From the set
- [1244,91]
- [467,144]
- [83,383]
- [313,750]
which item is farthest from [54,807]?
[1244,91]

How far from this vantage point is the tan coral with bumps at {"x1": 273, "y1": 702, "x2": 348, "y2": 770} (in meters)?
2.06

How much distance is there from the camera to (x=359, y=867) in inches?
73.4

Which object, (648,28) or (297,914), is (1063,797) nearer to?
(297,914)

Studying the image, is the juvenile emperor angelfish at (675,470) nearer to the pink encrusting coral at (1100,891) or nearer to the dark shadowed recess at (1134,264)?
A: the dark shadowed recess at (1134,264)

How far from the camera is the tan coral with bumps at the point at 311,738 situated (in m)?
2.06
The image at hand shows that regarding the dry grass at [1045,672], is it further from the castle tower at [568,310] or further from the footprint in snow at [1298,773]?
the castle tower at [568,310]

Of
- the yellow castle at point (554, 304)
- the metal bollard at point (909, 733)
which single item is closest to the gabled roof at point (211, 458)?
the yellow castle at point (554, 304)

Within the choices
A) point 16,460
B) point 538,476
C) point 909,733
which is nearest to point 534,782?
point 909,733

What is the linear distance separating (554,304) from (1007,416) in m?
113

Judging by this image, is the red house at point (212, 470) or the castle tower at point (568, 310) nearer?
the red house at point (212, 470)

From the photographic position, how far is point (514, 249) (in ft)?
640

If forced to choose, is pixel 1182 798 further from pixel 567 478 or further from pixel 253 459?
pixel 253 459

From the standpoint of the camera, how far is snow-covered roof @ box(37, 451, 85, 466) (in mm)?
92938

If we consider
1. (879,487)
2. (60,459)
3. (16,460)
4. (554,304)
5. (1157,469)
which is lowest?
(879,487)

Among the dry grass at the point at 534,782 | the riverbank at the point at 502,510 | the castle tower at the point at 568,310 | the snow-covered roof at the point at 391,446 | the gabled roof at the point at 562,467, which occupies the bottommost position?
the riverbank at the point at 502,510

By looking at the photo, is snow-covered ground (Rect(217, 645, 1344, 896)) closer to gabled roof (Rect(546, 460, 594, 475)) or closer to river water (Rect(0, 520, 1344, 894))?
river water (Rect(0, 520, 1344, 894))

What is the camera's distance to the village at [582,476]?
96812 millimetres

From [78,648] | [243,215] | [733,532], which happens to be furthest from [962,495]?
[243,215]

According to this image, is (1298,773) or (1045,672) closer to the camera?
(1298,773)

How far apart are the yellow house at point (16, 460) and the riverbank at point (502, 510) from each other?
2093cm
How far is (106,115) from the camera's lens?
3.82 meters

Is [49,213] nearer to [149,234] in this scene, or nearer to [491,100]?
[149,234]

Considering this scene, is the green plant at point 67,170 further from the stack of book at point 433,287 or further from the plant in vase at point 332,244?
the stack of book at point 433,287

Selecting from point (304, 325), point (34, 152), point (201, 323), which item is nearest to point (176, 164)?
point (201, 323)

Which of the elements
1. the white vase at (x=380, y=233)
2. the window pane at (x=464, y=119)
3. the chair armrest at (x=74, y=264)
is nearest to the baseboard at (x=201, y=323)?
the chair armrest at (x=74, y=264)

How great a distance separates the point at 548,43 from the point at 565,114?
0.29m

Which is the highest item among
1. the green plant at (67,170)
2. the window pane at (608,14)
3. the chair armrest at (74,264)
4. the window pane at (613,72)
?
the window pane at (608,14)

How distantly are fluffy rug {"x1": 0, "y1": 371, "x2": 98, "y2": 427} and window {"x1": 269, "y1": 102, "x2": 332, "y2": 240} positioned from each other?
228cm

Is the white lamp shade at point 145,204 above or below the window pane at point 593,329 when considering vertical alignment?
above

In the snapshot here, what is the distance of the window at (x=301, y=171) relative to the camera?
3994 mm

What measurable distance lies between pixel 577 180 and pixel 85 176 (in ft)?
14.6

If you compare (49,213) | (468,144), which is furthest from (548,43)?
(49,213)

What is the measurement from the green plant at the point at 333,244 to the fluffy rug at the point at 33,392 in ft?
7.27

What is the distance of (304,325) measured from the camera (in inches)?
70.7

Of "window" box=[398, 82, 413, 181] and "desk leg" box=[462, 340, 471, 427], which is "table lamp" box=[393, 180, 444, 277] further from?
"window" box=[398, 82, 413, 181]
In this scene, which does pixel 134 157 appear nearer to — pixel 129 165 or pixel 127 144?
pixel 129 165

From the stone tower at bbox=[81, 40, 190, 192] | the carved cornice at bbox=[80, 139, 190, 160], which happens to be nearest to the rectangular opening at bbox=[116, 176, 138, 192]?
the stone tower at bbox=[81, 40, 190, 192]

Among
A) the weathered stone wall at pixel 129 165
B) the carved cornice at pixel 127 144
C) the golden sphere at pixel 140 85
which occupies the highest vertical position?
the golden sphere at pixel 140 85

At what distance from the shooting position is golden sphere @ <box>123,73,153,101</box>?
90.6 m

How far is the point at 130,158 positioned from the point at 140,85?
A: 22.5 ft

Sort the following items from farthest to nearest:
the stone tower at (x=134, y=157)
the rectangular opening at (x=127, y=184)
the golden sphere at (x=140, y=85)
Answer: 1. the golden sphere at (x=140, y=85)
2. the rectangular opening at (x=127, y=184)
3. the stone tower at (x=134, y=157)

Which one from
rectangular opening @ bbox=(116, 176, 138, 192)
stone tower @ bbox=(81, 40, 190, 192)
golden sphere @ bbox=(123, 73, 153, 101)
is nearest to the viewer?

● Directive: Transcribe every one of the entries above exactly, line for line.

● The output:
From the set
- [1244,91]
- [467,144]
- [83,383]
- [313,750]
which item is farthest from [54,807]?
[1244,91]

How far from this vantage point is the tan coral with bumps at {"x1": 273, "y1": 702, "x2": 348, "y2": 770} (in meters)?
2.06

How much distance is there from the camera to (x=359, y=867) in inches?
73.4

Which object, (648,28) or (297,914), is (1063,797) nearer to?
(297,914)

Studying the image, is the juvenile emperor angelfish at (675,470) nearer to the pink encrusting coral at (1100,891) or nearer to the dark shadowed recess at (1134,264)?
A: the dark shadowed recess at (1134,264)

How far from the camera is the tan coral with bumps at the point at 311,738 situated (in m)?
2.06
The image at hand shows that regarding the dry grass at [1045,672], is it further from the castle tower at [568,310] or further from the footprint in snow at [1298,773]?
the castle tower at [568,310]

Of
- the yellow castle at point (554, 304)
- the metal bollard at point (909, 733)
which single item is closest to the gabled roof at point (211, 458)?
the yellow castle at point (554, 304)

Within the choices
A) point 16,460
B) point 538,476
C) point 909,733
which is nearest to point 534,782?
point 909,733

What is the linear distance separating (554,304) from (1007,416) in m?
113

Judging by this image, is the red house at point (212, 470) or the castle tower at point (568, 310) nearer?
the red house at point (212, 470)

From the photographic position, how far is point (514, 249) (in ft)?
640

If forced to choose, is pixel 1182 798 further from pixel 567 478 or further from pixel 253 459?
pixel 253 459

From the standpoint of the camera, how far is snow-covered roof @ box(37, 451, 85, 466) (in mm)?
92938

If we consider
1. (879,487)
2. (60,459)
3. (16,460)
4. (554,304)
5. (1157,469)
which is lowest?
(879,487)

Among the dry grass at the point at 534,782 | the riverbank at the point at 502,510 | the castle tower at the point at 568,310 | the snow-covered roof at the point at 391,446 | the gabled roof at the point at 562,467, which occupies the bottommost position?
the riverbank at the point at 502,510

By looking at the photo, is snow-covered ground (Rect(217, 645, 1344, 896)) closer to gabled roof (Rect(546, 460, 594, 475)) or closer to river water (Rect(0, 520, 1344, 894))?
river water (Rect(0, 520, 1344, 894))

What is the camera's distance to the village at [582,476]?
96812 millimetres

From [78,648] | [243,215] | [733,532], which happens to be furthest from [962,495]?
[243,215]

According to this image, is (1298,773) or (1045,672) closer to the camera?
(1298,773)

How far apart are the yellow house at point (16, 460) and the riverbank at point (502, 510) from each other?
2093cm
How far is (106,115) from the camera's lens?
3.82 meters

Is [49,213] nearer to [149,234] in this scene, or nearer to [491,100]?
[149,234]

Considering this scene, is the green plant at point 67,170 further from the stack of book at point 433,287 or further from the plant in vase at point 332,244?
the stack of book at point 433,287

Selecting from point (304, 325), point (34, 152), point (201, 323), which item is nearest to point (176, 164)?
point (201, 323)

Which of the elements
1. the white vase at (x=380, y=233)
2. the window pane at (x=464, y=119)
3. the chair armrest at (x=74, y=264)
is nearest to the baseboard at (x=201, y=323)?
the chair armrest at (x=74, y=264)

How great a distance separates the point at 548,43 from the point at 565,114?
0.29m

Which is the highest item among
1. the green plant at (67,170)
2. the window pane at (608,14)
3. the chair armrest at (74,264)
4. the window pane at (613,72)
?
the window pane at (608,14)

How distantly are fluffy rug {"x1": 0, "y1": 371, "x2": 98, "y2": 427} and window {"x1": 269, "y1": 102, "x2": 332, "y2": 240} positioned from each other?
228cm

Is the white lamp shade at point 145,204 above or below the window pane at point 593,329 when considering vertical alignment?
above

In the snapshot here, what is the distance of the window at (x=301, y=171) relative to the camera?
3994 mm

What measurable distance lies between pixel 577 180 and pixel 85 176 (in ft)?
14.6

If you compare (49,213) | (468,144), which is furthest from (548,43)?
(49,213)

What is the measurement from the green plant at the point at 333,244 to the fluffy rug at the point at 33,392 in ft?
7.27

What is the distance of (304,325) measured from the camera (in inches)?
70.7

Of "window" box=[398, 82, 413, 181] and "desk leg" box=[462, 340, 471, 427], which is "table lamp" box=[393, 180, 444, 277] further from?
"window" box=[398, 82, 413, 181]
In this scene, which does pixel 134 157 appear nearer to — pixel 129 165 or pixel 127 144?
pixel 129 165

From the stone tower at bbox=[81, 40, 190, 192] | the carved cornice at bbox=[80, 139, 190, 160], which happens to be nearest to the rectangular opening at bbox=[116, 176, 138, 192]?
the stone tower at bbox=[81, 40, 190, 192]

Among
A) the weathered stone wall at pixel 129 165
B) the carved cornice at pixel 127 144
C) the golden sphere at pixel 140 85
which occupies the highest vertical position?
the golden sphere at pixel 140 85

At what distance from the shooting position is golden sphere @ <box>123,73,153,101</box>?
90.6 m

How far is the point at 130,158 positioned from the point at 140,85?
A: 22.5 ft

Sort the following items from farthest to nearest:
the stone tower at (x=134, y=157)
the rectangular opening at (x=127, y=184)
the golden sphere at (x=140, y=85)
Answer: 1. the golden sphere at (x=140, y=85)
2. the rectangular opening at (x=127, y=184)
3. the stone tower at (x=134, y=157)

Which one from
rectangular opening @ bbox=(116, 176, 138, 192)
stone tower @ bbox=(81, 40, 190, 192)
golden sphere @ bbox=(123, 73, 153, 101)
is nearest to the viewer?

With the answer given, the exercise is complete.